Page MenuHomePhabricator

Month and year are sometimes parsed as the first day of the month
Open, Needs TriagePublicBUG REPORT

Description

Steps to Reproduce

  1. Go to an item (e.g. sandbox) with Czech (cs) as the interface language.
  2. Add a new property with time datatype (e.g. P585).
  3. Write a month in Czech (see below) and a year (e.g. 2019).

Actual Results

  • For some months, the preview will show the first day of the month:
    • Namely "březen" (3), "květen" (5), "červen" (6), "červenec" (7), "září" (9), "říjen" (10).
  • The rest is parsed correctly: "leden" (1), "únor" (2), "duben" (4), "srpen" (8), "listopad" (11), "prosinec" (12).
    • Possible explanation: All problematic months contain characters with caron. It's possible that the parser (YearMonthTimeParser?) doesn't handle special characters correctly.
  • The same problem happens with all English months (still with the interface in Czech).



Expected Results

  • The value is always parsed to the "month" precision.

Event Timeline

Restricted Application added a subscriber: Aklapper. · View Herald TranscriptSep 17 2019, 12:30 PM
data-values\time\src\ValueParsers\YearMonthTimeParser.php
$logger = \MediaWiki\Logger\LoggerFactory::getInstance( 'MyCoolLoggingChannel' );
$logger->debug( 'stringParse: {value}', [ 'value' => $value ] );
// Matches year and month separated by a separator.
// \p{L} matches letters outside the ASCII range.
if ( !preg_match( '/^(-?[\d\p{L}]+)\s*?[\/\-\s.,]\s*(-?[\d\p{L}]+)$/', trim( $value ), $matches ) ) {
  throw new ParseException( 'Failed to parse year and month', $value, self::FORMAT_NAME );
}
$logger->debug( 'stringParse: ok' );

Works for some months but not for all. The \p{L} matches letters outside the ASCII range. trick apparently doesn't work.
@Lucas_Werkmeister_WMDE @Addshore @Ladsgroup Could you help?

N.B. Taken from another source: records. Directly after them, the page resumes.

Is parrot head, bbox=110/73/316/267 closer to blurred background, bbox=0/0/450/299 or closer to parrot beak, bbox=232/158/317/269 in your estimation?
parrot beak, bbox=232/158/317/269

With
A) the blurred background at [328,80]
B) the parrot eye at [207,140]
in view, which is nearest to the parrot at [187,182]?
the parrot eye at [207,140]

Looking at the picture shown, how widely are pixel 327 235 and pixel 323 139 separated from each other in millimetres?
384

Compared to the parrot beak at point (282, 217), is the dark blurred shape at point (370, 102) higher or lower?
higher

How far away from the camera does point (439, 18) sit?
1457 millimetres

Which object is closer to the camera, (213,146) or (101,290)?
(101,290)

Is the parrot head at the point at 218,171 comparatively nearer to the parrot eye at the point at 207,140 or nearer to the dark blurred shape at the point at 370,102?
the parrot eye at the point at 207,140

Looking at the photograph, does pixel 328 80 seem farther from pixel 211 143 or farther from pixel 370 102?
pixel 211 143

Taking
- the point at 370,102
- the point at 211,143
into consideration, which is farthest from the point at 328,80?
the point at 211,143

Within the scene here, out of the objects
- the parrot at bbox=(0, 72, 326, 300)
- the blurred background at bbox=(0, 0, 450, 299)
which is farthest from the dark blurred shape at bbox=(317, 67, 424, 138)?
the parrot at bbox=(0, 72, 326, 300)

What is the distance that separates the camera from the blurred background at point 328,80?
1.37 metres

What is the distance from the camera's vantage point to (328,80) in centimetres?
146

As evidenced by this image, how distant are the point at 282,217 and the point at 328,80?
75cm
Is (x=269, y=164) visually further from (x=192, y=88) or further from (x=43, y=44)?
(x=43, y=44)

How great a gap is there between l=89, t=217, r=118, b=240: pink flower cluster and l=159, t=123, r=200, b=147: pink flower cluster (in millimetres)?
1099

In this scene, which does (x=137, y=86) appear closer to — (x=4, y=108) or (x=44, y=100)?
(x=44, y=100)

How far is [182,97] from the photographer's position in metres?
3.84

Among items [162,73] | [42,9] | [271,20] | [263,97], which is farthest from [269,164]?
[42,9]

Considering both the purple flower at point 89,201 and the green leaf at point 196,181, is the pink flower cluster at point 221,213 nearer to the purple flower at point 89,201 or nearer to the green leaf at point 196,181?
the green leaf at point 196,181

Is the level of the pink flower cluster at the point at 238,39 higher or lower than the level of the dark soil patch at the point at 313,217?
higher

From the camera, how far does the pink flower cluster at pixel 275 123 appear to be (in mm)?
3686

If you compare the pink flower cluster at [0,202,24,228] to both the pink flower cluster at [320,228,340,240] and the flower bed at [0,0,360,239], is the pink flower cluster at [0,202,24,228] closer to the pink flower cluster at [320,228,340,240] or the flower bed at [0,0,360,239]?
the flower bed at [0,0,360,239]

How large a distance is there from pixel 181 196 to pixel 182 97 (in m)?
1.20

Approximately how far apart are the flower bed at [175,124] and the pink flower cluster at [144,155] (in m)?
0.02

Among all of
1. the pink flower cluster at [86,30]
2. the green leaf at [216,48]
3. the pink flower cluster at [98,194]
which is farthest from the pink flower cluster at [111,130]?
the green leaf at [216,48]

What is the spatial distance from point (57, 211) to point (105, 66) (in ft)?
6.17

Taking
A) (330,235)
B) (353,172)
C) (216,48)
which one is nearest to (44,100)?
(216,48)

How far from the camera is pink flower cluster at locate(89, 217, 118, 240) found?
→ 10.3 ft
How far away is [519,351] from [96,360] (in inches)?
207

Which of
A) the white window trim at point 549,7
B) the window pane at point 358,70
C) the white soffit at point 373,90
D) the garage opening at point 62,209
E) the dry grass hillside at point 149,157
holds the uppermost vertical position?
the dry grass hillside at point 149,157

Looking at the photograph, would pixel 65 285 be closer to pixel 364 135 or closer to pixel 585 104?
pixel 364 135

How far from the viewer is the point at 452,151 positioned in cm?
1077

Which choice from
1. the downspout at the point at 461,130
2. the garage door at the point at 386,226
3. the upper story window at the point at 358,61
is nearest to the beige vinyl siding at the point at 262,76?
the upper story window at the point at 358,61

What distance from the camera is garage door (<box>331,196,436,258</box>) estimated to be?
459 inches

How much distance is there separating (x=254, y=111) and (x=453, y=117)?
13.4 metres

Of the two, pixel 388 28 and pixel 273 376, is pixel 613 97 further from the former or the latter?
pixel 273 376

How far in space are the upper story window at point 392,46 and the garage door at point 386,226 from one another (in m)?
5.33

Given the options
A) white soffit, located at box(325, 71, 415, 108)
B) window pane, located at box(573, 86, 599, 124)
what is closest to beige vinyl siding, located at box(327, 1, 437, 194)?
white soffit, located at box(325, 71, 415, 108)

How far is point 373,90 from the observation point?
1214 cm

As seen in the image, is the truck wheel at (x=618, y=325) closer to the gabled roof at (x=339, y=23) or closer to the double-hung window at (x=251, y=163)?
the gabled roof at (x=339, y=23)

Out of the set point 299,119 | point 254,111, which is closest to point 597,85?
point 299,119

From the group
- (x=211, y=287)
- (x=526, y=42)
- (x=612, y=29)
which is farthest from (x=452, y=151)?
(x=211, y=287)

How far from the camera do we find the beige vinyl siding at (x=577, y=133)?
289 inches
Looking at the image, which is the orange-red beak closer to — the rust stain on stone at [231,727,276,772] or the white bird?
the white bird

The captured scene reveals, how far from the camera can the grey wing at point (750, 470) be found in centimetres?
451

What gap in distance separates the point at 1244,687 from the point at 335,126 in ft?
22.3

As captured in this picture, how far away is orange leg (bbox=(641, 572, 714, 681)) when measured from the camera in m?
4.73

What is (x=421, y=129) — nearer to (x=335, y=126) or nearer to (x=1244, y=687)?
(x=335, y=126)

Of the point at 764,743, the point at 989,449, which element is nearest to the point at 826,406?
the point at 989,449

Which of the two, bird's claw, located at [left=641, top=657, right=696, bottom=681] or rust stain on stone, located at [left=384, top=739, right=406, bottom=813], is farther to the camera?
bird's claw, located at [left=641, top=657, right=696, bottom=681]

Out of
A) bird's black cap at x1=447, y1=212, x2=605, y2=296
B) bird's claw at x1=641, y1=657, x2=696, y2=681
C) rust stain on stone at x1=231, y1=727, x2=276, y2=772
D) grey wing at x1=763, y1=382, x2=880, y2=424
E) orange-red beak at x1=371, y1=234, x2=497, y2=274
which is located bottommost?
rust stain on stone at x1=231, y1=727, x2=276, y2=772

Found https://stackoverflow.com/questions/26611495/regex-pl-problems
Solution:

if ( !preg_match( '/^(-?[\d\p{L}]+)\s*?[\/\-\s.,]\s*(-?[\d\p{L}]+)$/u', trim( $value ), $matches ) ) {
  throw new ParseException( 'Failed to parse year and month', $value, self::FORMAT_NAME );
}

(Add a u as modifier for the regex)

Bingo! I could really have tried Google. Weird that https://regex101.com/ (which I used) still matches without /u.

Patch-For-Review: https://github.com/wmde/Time/pull/146

I tried Regex101 too and after that I tried the same with a small php script which I ran on command line and that didn't work. That's when I started searching for what was wrong.

The patch doesn't fix this for dates BCE. When approved, I'll submit one more PR for this.

Change 620954 had a related patch set uploaded (by Addshore; owner: Addshore):
[mediawiki/extensions/Wikibase@master] WIP DNM:All unicode in month names (using new data-values/time)

https://gerrit.wikimedia.org/r/620954

The patch doesn't fix this for dates BCE. When approved, I'll submit one more PR for this.

https://github.com/wmde/Time/pull/148

Change 621524 merged by jenkins-bot:
[mediawiki/vendor@master] Bump data-values/time to 1.0.2

https://gerrit.wikimedia.org/r/621524

Change 620954 merged by jenkins-bot:
[mediawiki/extensions/Wikibase@master] Test all unicode in month names (using new data-values/time)

https://gerrit.wikimedia.org/r/620954